Wiadomo także, że w obsadzie znalazło się miejsce dla takich seiyuu, jak Sumire Uesaka, Saki Fujita i Yuka Iguchi, grających odpowiednio Kagę, Akagi i Fubuki. To dobra wiadomość dla miłośników gry, bowiem te same aktorki użyczyły głosu bohaterkom pierwowzoru, można więc sądzić, że podobna sytuacja będzie miała miejsce w przypadku pozostałych dziewczyn.
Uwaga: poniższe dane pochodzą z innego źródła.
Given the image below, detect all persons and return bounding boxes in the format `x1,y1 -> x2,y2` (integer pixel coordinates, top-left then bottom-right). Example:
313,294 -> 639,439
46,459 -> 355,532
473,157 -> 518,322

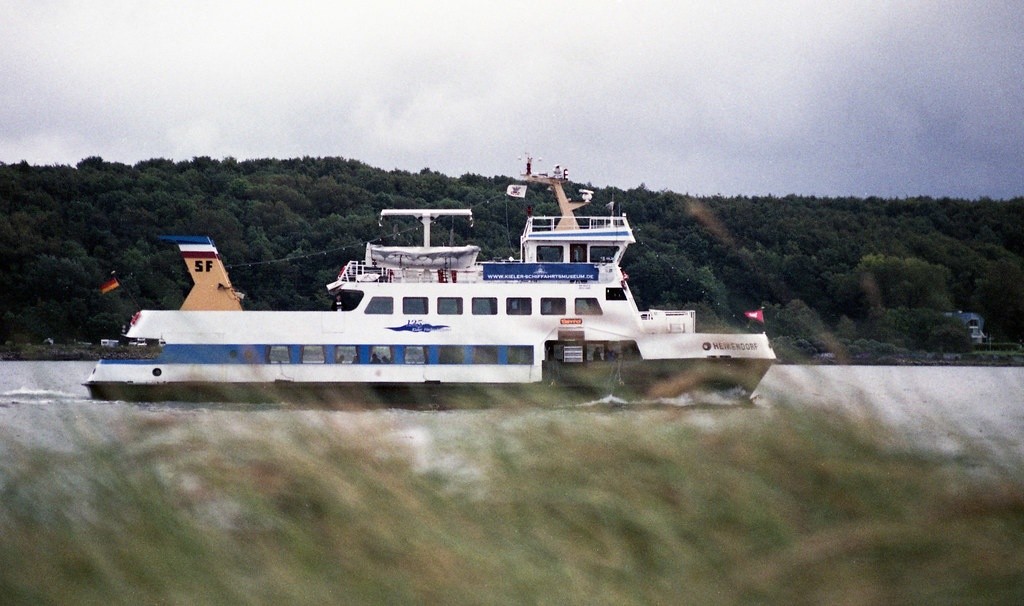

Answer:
593,347 -> 603,361
352,354 -> 360,364
370,353 -> 391,363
Główną bohaterką serialu ma być Fubuki, która przybywa do bazy marynarki w Chinjufu, gdzie jej koleżanki wspólnie bawią się i ćwiczą, by przygotować się do starcia z tajemniczym wrogiem, który odebrał ludzkości panowanie na morzach i oceanach.
Czym Kancolle tak w ogóle jest? Gdzie te Pokemony, militaria i kobiety? Otóż gracz wciela się w rolę admirała floty, w skład której wchodzą kanmusu (dziewczyny‑okręty) będące antropomorficznymi personifikacjami japońskich okrętów wojennych z okresu II wojny światowej. A zatem z pomocą moe istotek łoimy skórę wrażym flotom, choć nie brytyjskim, amerykańskim czy holenderskim, jak ich pierwowzory, a prowadzonym przez przybyszów z kosmosu. Kosmici prawdopodobnie znaleźli się tu, aby uniknąć kontrowersji historycznych i politycznych. A te mogą się pojawić. Redaktor naczelny koreańskiego dziennika Hankook Ilbo we wstępniaku z 4. listopada utrzymuje, że popularność gry sławiącej cesarską flotę wynika z coraz bardziej konserwatywnych nastrojów wśród japońskiej młodzieży.
Komentarze
-
odpowiedzi: 8Antanaru 6.12.2014 18:08Cesarskiej Marynarki Wojennej Japonii oraz Kriegsmarine żeby nie było nieprzyjemnych niespodzianek dla polskich widzów/graczy, gdy zobaczą cycatego Bismarcka czy któryś z towarzyszących mu niszczycieli lub krążownik…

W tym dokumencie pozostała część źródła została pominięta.